EXTRACTED INFORMATION START
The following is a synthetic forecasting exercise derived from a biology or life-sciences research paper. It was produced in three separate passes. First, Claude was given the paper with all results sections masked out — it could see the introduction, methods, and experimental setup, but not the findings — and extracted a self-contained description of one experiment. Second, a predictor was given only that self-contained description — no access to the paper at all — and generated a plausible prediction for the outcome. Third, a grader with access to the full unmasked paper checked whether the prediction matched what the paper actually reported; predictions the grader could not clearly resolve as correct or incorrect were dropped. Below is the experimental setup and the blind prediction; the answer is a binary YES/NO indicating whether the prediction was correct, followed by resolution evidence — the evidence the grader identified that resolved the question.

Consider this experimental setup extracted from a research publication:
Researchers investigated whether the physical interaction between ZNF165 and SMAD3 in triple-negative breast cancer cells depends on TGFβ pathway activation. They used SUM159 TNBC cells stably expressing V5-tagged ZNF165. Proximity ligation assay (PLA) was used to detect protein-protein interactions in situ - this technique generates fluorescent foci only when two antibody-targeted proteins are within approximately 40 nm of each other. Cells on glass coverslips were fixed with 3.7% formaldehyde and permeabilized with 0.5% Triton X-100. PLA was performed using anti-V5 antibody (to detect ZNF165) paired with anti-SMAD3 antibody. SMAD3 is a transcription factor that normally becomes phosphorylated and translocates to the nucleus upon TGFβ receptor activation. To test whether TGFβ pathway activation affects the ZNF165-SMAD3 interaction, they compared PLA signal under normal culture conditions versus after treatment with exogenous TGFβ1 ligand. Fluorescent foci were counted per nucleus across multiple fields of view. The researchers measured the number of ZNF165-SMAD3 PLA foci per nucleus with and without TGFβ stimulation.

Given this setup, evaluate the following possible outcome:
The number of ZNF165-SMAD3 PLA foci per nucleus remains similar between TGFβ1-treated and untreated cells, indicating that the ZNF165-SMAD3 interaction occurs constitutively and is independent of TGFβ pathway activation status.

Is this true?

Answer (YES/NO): NO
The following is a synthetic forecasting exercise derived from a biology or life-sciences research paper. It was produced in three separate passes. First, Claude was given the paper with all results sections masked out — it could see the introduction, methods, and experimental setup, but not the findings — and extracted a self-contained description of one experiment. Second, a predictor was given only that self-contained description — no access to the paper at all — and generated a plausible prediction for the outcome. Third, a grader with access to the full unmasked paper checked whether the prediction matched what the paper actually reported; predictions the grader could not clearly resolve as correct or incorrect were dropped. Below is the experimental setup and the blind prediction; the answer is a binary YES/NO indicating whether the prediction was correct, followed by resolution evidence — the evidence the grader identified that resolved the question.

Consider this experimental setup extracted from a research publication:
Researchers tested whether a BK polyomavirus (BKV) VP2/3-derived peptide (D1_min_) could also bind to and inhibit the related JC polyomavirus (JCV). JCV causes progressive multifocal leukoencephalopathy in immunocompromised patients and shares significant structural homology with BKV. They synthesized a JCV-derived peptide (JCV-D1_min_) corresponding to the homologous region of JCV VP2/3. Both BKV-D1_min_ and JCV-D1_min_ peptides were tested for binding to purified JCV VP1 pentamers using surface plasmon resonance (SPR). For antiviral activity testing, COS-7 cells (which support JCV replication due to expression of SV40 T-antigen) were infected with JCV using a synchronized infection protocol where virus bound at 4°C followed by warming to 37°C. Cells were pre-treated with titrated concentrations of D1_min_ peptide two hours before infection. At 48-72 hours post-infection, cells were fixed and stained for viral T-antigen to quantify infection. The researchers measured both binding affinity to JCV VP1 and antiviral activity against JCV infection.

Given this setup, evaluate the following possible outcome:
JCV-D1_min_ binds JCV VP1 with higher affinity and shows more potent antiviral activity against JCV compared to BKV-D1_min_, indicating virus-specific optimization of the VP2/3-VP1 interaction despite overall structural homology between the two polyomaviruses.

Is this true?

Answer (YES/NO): NO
EXTRACTED INFORMATION END
**YOUR INSTRUCTIONS**
Your task is to retype all of the records exactly.

**RESULT**
The following is a synthetic forecasting exercise derived from a biology or life-sciences research paper. It was produced in three separate passes. First, Claude was given the paper with all results sections masked out — it could see the introduction, methods, and experimental setup, but not the findings — and extracted a self-contained description of one experiment. Second, a predictor was given only that self-contained description — no access to the paper at all — and generated a plausible prediction for the outcome. Third, a grader with access to the full unmasked paper checked whether the prediction matched what the paper actually reported; predictions the grader could not clearly resolve as correct or incorrect were dropped. Below is the experimental setup and the blind prediction; the answer is a binary YES/NO indicating whether the prediction was correct, followed by resolution evidence — the evidence the grader identified that resolved the question.

Consider this experimental setup extracted from a research publication:
Researchers investigated whether the physical interaction between ZNF165 and SMAD3 in triple-negative breast cancer cells depends on TGFβ pathway activation. They used SUM159 TNBC cells stably expressing V5-tagged ZNF165. Proximity ligation assay (PLA) was used to detect protein-protein interactions in situ - this technique generates fluorescent foci only when two antibody-targeted proteins are within approximately 40 nm of each other. Cells on glass coverslips were fixed with 3.7% formaldehyde and permeabilized with 0.5% Triton X-100. PLA was performed using anti-V5 antibody (to detect ZNF165) paired with anti-SMAD3 antibody. SMAD3 is a transcription factor that normally becomes phosphorylated and translocates to the nucleus upon TGFβ receptor activation. To test whether TGFβ pathway activation affects the ZNF165-SMAD3 interaction, they compared PLA signal under normal culture conditions versus after treatment with exogenous TGFβ1 ligand. Fluorescent foci were counted per nucleus across multiple fields of view. The researchers measured the number of ZNF165-SMAD3 PLA foci per nucleus with and without TGFβ stimulation.

Given this setup, evaluate the following possible outcome:
The number of ZNF165-SMAD3 PLA foci per nucleus remains similar between TGFβ1-treated and untreated cells, indicating that the ZNF165-SMAD3 interaction occurs constitutively and is independent of TGFβ pathway activation status.

Is this true?

Answer (YES/NO): NO
The following is a synthetic forecasting exercise derived from a biology or life-sciences research paper. It was produced in three separate passes. First, Claude was given the paper with all results sections masked out — it could see the introduction, methods, and experimental setup, but not the findings — and extracted a self-contained description of one experiment. Second, a predictor was given only that self-contained description — no access to the paper at all — and generated a plausible prediction for the outcome. Third, a grader with access to the full unmasked paper checked whether the prediction matched what the paper actually reported; predictions the grader could not clearly resolve as correct or incorrect were dropped. Below is the experimental setup and the blind prediction; the answer is a binary YES/NO indicating whether the prediction was correct, followed by resolution evidence — the evidence the grader identified that resolved the question.

Consider this experimental setup extracted from a research publication:
Researchers tested whether a BK polyomavirus (BKV) VP2/3-derived peptide (D1_min_) could also bind to and inhibit the related JC polyomavirus (JCV). JCV causes progressive multifocal leukoencephalopathy in immunocompromised patients and shares significant structural homology with BKV. They synthesized a JCV-derived peptide (JCV-D1_min_) corresponding to the homologous region of JCV VP2/3. Both BKV-D1_min_ and JCV-D1_min_ peptides were tested for binding to purified JCV VP1 pentamers using surface plasmon resonance (SPR). For antiviral activity testing, COS-7 cells (which support JCV replication due to expression of SV40 T-antigen) were infected with JCV using a synchronized infection protocol where virus bound at 4°C followed by warming to 37°C. Cells were pre-treated with titrated concentrations of D1_min_ peptide two hours before infection. At 48-72 hours post-infection, cells were fixed and stained for viral T-antigen to quantify infection. The researchers measured both binding affinity to JCV VP1 and antiviral activity against JCV infection.

Given this setup, evaluate the following possible outcome:
JCV-D1_min_ binds JCV VP1 with higher affinity and shows more potent antiviral activity against JCV compared to BKV-D1_min_, indicating virus-specific optimization of the VP2/3-VP1 interaction despite overall structural homology between the two polyomaviruses.

Is this true?

Answer (YES/NO): NO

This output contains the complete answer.